Исследования, проведенные F. Friedl et al., М. Moradi et al., свидетельствуют, что эндометриоз негативно влияет на психологическое здоровье женщины [14, 15]. В последние годы значительно повысилась частота встречаемости депрессии у пациенток, страдающих таким недугом. По мнению этих авторов, подобные эмоции ограничивают социальную активность пациенток: они не могут пол­ноценно взаимодействовать с социумом. Также значительная часть из них указывает на то, что «болезнь контролирует их жизнь» [13].

По данным многочисленных ученых, эндометриоз снижает работоспособность женщин [6, 13, 15, 16]. По причине болезни они указывают на ухудшение их материального благосостояния, что обусловлено вынужденным сокращением рабочих часов из-за тазовой боли, а также огромными затратами на лечение.

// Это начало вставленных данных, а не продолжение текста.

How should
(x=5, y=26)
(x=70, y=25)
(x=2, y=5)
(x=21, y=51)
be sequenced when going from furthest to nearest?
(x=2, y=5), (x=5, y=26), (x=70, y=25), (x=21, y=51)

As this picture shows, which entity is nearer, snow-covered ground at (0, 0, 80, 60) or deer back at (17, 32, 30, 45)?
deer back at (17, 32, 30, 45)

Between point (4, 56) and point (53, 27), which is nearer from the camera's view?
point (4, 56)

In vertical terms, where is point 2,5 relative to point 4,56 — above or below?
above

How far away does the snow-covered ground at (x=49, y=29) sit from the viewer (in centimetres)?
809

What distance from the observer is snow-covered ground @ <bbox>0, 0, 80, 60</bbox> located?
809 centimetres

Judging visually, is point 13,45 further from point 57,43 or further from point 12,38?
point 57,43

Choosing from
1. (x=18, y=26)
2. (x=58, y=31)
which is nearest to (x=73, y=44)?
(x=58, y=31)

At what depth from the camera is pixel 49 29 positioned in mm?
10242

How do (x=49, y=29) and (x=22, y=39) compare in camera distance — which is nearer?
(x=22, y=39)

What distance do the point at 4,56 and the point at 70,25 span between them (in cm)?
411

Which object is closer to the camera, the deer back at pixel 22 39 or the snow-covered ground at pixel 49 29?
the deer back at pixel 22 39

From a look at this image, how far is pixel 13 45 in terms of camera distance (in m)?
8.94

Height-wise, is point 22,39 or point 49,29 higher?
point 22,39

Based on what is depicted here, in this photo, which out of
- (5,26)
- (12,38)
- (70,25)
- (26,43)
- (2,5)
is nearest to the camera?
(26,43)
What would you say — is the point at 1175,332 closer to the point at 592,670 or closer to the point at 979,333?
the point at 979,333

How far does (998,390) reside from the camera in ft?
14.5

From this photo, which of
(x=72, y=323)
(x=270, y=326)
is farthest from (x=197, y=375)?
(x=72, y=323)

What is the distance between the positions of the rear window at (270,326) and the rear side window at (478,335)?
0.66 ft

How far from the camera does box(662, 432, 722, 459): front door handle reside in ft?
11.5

Исследователи [13, 15, 16] также сообщают, что пациентки юного возраста отмечают влияние этой патологии на образовательный процесс: снижение уровня внимания, вынужденные пропуски занятий по причине тазовой боли. Кроме того, вследствие лечения в стационаре некоторые студентки вынуждены пропускать целые семестры.

L. Lovkvist et al., A. De Graaff et al. информируют, что женщины, страдающие эндометриозом, часто избегают половых контактов, что обусловлено болью и кровянистыми выделениями во время и после коитуса [13, 16]. Некоторые пациентки отмечают, что именно вышеуказанный дискомфорт послужил причиной вынужденной длительной сексуальной депривации или расторжения брака. Также, согласно результатам проведенных исследований, эти женщины сообщают о влиянии заболевания на образ их жизни, хобби, увлечения. Клиническая симптоматика эндометриоза снижает повседневную активность, вынуждает выбирать более спокойные увлечения, ограничивает в выборе вида спорта и интенсивности занятий [15, 17, 18].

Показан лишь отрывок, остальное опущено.